■ **Supplied records**
####################

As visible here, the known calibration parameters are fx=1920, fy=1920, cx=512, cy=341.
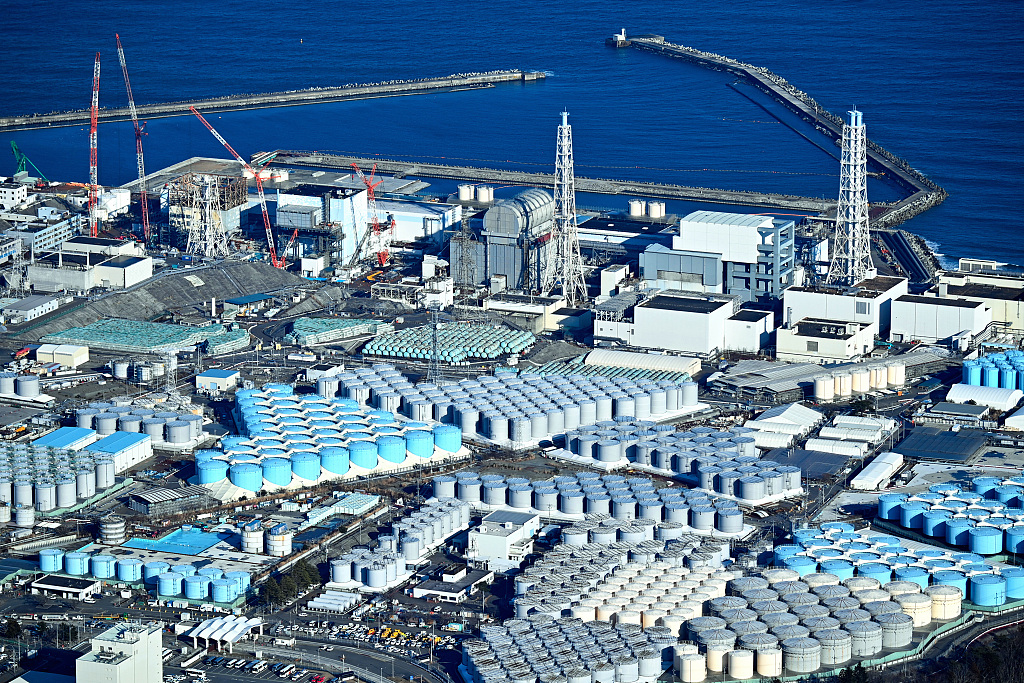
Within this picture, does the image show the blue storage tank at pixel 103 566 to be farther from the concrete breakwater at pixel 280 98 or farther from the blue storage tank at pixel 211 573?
the concrete breakwater at pixel 280 98

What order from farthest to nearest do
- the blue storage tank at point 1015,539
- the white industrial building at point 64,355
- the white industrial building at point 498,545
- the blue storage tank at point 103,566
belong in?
1. the white industrial building at point 64,355
2. the blue storage tank at point 1015,539
3. the white industrial building at point 498,545
4. the blue storage tank at point 103,566

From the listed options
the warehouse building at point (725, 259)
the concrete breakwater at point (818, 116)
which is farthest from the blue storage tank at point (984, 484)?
the concrete breakwater at point (818, 116)

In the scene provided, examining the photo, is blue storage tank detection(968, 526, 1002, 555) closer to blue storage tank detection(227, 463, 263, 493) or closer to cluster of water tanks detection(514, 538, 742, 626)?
cluster of water tanks detection(514, 538, 742, 626)

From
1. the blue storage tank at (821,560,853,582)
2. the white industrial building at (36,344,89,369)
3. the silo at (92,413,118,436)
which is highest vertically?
the white industrial building at (36,344,89,369)

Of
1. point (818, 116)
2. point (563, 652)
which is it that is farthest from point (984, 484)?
point (818, 116)

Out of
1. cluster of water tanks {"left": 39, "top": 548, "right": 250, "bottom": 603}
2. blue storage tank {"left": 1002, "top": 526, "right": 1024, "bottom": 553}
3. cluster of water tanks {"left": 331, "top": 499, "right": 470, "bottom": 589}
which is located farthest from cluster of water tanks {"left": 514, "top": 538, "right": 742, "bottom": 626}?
blue storage tank {"left": 1002, "top": 526, "right": 1024, "bottom": 553}

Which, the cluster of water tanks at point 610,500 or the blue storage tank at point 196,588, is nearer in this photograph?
the blue storage tank at point 196,588

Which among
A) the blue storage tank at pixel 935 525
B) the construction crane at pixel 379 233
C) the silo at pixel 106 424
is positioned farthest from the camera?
the construction crane at pixel 379 233
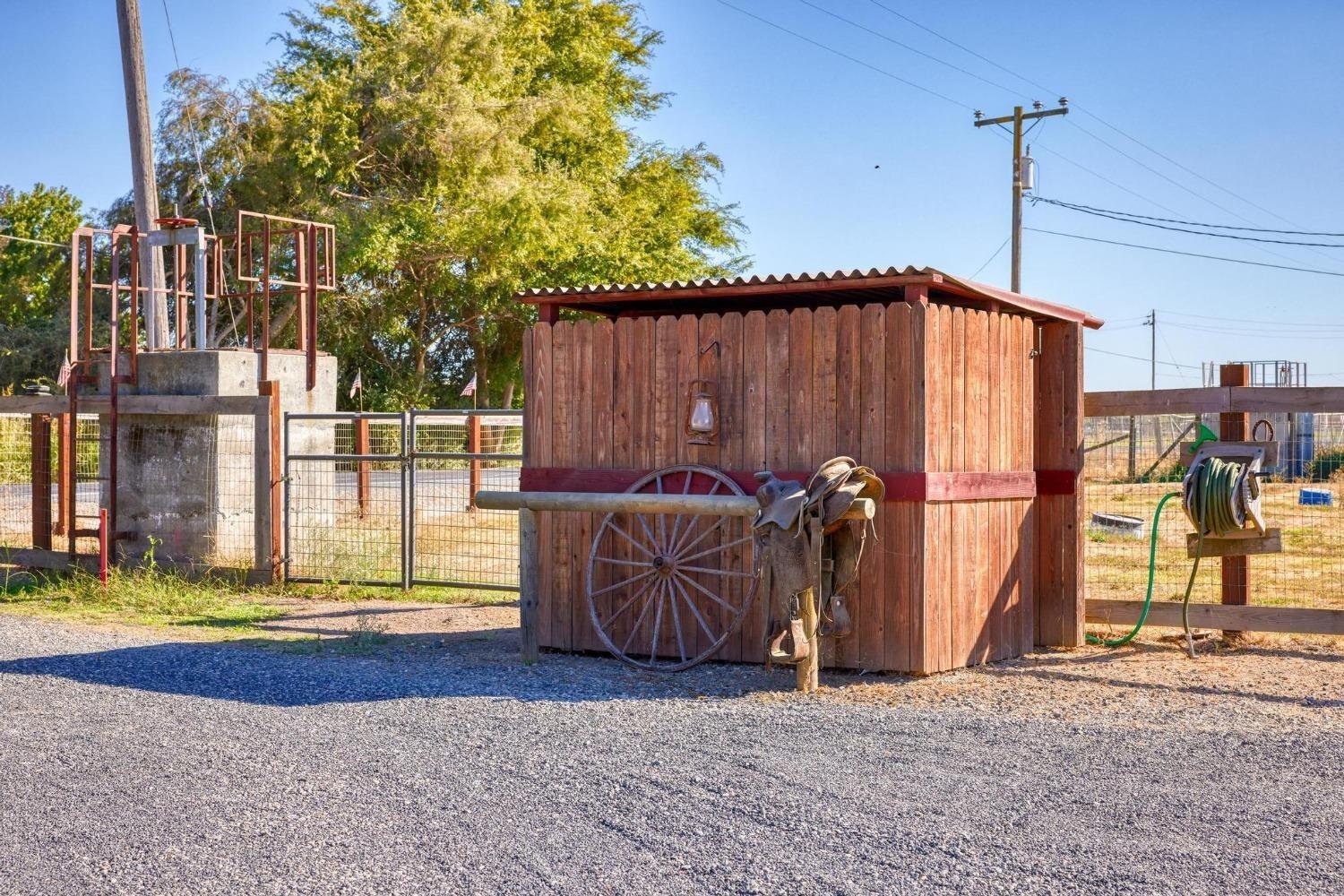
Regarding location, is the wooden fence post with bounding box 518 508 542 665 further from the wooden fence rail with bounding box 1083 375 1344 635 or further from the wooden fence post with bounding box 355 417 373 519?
the wooden fence post with bounding box 355 417 373 519

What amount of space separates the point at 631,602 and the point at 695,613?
54cm

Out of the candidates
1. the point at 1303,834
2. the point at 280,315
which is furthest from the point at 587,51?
the point at 1303,834

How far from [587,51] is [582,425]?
33.3 m

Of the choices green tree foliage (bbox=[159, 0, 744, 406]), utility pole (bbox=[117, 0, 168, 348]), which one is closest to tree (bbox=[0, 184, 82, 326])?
green tree foliage (bbox=[159, 0, 744, 406])

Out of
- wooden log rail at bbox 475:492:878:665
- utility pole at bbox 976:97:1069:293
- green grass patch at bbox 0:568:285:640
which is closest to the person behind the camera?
wooden log rail at bbox 475:492:878:665

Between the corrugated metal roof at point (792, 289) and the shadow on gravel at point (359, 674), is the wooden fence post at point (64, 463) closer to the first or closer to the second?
the shadow on gravel at point (359, 674)

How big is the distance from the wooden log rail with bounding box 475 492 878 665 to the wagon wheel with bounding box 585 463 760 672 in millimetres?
366

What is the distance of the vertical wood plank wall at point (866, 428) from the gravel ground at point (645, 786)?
57cm

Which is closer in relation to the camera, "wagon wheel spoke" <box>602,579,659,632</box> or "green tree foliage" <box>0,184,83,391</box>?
"wagon wheel spoke" <box>602,579,659,632</box>

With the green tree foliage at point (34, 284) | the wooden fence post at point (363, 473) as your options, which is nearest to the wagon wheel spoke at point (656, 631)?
the wooden fence post at point (363, 473)

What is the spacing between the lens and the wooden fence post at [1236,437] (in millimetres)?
9773

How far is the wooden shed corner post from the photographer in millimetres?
9844

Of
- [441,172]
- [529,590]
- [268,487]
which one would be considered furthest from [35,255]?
[529,590]

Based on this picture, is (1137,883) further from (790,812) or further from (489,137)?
(489,137)
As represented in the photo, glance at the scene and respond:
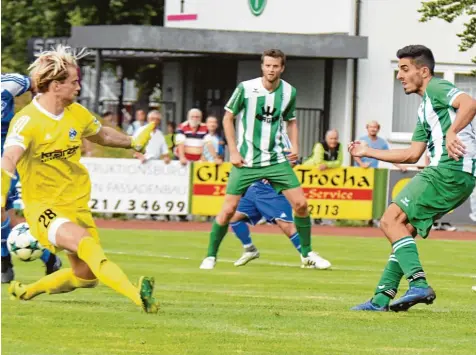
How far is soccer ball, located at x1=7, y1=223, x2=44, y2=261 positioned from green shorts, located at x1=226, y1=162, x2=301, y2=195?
372 centimetres

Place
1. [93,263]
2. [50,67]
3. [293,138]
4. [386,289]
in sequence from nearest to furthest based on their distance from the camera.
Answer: [93,263] < [50,67] < [386,289] < [293,138]

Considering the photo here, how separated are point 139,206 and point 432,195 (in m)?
16.3

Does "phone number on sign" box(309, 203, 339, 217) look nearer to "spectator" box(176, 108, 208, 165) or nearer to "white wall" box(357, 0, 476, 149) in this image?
"spectator" box(176, 108, 208, 165)

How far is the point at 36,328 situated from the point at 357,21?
75.4 feet

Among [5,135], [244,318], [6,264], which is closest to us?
[244,318]

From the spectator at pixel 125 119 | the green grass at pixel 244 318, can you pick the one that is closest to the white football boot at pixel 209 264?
the green grass at pixel 244 318

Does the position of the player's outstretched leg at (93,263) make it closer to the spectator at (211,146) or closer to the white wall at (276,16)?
the spectator at (211,146)

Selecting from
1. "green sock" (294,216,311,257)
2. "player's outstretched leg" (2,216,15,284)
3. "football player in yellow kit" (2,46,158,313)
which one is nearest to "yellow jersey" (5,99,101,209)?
"football player in yellow kit" (2,46,158,313)

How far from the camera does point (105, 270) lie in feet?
31.6

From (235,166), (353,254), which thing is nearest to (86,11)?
(353,254)

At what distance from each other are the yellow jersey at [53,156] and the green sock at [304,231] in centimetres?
530

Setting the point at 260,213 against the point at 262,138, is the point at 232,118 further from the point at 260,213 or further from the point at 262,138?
the point at 260,213

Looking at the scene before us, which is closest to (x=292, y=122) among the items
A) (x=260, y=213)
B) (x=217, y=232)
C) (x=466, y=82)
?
(x=217, y=232)

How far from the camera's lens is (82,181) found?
10375 mm
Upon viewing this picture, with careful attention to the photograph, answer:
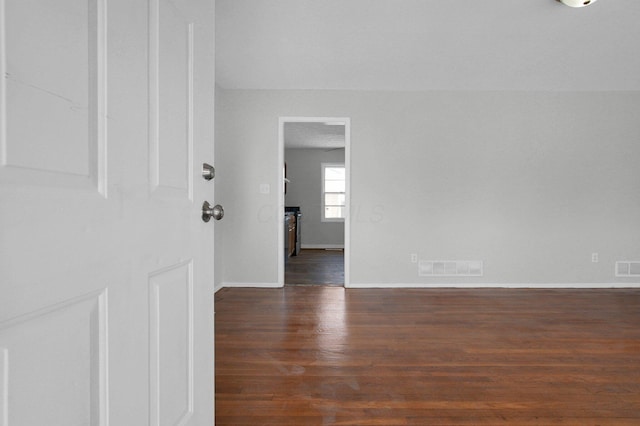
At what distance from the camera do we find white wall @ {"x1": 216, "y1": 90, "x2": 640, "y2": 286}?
14.1 feet

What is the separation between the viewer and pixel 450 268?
434 cm

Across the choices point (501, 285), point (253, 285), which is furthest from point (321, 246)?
point (501, 285)
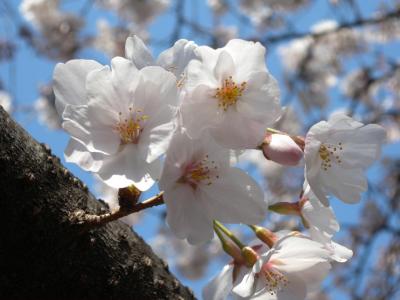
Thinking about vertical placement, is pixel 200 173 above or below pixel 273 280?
above

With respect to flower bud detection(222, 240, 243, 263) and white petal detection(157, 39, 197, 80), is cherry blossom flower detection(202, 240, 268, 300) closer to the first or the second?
flower bud detection(222, 240, 243, 263)

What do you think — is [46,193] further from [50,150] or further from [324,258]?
[324,258]

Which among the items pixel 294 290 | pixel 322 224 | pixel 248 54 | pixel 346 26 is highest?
pixel 346 26

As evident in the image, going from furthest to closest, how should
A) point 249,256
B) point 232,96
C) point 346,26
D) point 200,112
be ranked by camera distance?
1. point 346,26
2. point 249,256
3. point 232,96
4. point 200,112

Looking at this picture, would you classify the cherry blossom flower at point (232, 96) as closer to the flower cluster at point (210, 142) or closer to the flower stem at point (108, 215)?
the flower cluster at point (210, 142)

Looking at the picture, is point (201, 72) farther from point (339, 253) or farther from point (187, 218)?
point (339, 253)

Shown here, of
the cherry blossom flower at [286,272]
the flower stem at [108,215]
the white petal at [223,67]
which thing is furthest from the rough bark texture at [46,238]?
the white petal at [223,67]

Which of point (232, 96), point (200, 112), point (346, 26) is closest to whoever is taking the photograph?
point (200, 112)

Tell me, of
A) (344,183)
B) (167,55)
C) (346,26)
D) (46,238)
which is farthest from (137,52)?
(346,26)
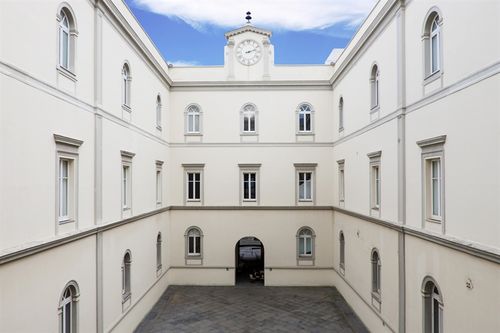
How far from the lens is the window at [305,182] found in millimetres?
→ 19938

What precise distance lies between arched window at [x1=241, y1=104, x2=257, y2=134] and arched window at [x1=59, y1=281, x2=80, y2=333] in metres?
12.6

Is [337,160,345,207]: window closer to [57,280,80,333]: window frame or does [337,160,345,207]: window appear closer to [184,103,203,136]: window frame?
[184,103,203,136]: window frame

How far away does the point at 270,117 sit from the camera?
2005 cm

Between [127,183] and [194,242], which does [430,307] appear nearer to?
[127,183]

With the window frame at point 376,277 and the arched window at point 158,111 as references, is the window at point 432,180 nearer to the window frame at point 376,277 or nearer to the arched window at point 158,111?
the window frame at point 376,277

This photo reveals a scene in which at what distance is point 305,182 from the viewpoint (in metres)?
20.1

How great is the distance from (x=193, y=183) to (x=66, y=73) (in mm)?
11730

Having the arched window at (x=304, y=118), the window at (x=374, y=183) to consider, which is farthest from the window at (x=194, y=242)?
the window at (x=374, y=183)

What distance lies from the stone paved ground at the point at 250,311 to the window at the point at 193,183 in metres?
4.69

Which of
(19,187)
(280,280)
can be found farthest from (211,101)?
(19,187)

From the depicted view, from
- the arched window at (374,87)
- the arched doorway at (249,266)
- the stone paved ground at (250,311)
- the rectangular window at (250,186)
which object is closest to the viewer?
the arched window at (374,87)

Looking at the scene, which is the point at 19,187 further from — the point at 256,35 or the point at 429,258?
the point at 256,35

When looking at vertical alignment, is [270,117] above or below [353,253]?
above

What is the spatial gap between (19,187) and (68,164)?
7.81 ft
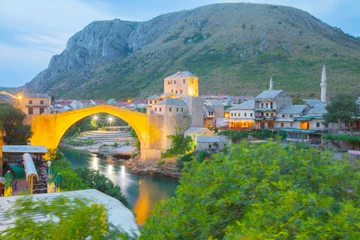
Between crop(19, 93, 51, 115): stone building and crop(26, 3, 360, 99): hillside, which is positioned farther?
crop(26, 3, 360, 99): hillside

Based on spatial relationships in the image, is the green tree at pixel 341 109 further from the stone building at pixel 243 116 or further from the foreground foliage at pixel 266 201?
the foreground foliage at pixel 266 201

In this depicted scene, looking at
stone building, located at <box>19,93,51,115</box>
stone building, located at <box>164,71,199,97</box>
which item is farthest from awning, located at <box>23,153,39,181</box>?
stone building, located at <box>164,71,199,97</box>

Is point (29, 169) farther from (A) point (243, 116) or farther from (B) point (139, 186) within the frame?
(A) point (243, 116)

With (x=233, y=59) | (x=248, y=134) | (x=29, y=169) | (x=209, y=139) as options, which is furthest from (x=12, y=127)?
(x=233, y=59)

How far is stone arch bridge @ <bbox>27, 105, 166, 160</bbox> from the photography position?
22891mm

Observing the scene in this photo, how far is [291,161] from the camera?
5.13 metres

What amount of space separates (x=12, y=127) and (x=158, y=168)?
11.8 meters

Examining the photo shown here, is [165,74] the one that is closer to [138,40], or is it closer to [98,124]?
[98,124]

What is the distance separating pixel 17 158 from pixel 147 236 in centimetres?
1465

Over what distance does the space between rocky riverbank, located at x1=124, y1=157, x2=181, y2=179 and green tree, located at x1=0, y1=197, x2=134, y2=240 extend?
71.6 feet

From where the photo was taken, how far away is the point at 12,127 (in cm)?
1869

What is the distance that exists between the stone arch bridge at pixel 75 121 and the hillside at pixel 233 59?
20.5 metres

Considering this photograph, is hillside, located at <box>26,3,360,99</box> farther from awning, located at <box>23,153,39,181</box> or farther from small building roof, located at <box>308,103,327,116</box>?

####################

■ **Goal**
Find the line that contains "With (x=233, y=59)" in the listing above. Retype it and every line after it up to the last, exactly, and nothing else.

■ **The answer**
With (x=233, y=59) | (x=248, y=134) | (x=29, y=169) | (x=209, y=139) as options, which is furthest from (x=12, y=127)?
(x=233, y=59)

How far is stone arch bridge @ <bbox>27, 105, 166, 160</bbox> from the photography position?
22891mm

Observing the scene in this photo, how far is [291,161] from the camera?
5.13 metres

What amount of space separates (x=12, y=127) and (x=158, y=168)?
11.8 meters

Examining the photo shown here, is [165,74] the one that is closer to [138,40], or is it closer to [98,124]?
[98,124]

What is the distance separating pixel 17 158 from pixel 147 236 in centimetres?
1465

Over what distance does the space between rocky riverbank, located at x1=124, y1=157, x2=181, y2=179 and green tree, located at x1=0, y1=197, x2=134, y2=240 extend?
71.6 feet

From where the photo was taken, how far away is the point at 12,127 (in cm)?
1869

What is the distance that exists between the stone arch bridge at pixel 75 121 and the hillside at pixel 233 59?
20.5 metres

Considering this photograph, is hillside, located at <box>26,3,360,99</box> farther from awning, located at <box>23,153,39,181</box> or farther from small building roof, located at <box>308,103,327,116</box>?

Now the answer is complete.